## Your goal
Every line below that contains the word "scientific" must be copied.

## Exercise input

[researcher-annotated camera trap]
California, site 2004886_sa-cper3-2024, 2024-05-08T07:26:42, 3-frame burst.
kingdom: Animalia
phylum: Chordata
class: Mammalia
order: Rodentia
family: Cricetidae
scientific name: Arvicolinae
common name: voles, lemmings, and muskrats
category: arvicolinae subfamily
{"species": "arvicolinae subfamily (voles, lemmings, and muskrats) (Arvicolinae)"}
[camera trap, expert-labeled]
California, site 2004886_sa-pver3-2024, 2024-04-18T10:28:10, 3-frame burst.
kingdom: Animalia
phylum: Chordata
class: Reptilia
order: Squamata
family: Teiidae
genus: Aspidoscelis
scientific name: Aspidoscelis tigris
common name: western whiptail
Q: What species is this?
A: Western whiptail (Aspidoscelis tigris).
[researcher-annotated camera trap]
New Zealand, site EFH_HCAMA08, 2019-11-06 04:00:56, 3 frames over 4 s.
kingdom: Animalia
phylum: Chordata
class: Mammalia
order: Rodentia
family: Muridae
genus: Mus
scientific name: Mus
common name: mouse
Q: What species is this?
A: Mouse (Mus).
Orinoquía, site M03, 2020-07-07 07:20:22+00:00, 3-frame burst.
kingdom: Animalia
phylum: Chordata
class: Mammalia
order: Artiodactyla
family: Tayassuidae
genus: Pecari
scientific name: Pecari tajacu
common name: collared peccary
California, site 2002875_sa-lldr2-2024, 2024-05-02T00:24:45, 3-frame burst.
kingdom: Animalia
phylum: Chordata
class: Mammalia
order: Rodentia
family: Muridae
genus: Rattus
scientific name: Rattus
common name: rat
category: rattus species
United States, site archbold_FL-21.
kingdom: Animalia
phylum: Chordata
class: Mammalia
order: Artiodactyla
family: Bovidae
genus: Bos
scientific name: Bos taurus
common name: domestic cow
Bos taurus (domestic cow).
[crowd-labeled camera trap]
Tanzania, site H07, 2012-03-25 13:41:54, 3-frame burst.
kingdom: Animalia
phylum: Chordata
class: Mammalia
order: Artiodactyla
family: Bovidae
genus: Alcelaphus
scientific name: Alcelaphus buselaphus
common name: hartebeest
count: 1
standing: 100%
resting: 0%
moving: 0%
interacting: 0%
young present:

## Answer area
scientific name: Arvicolinae
scientific name: Aspidoscelis tigris
scientific name: Mus
scientific name: Pecari tajacu
scientific name: Rattus
scientific name: Bos taurus
scientific name: Alcelaphus buselaphus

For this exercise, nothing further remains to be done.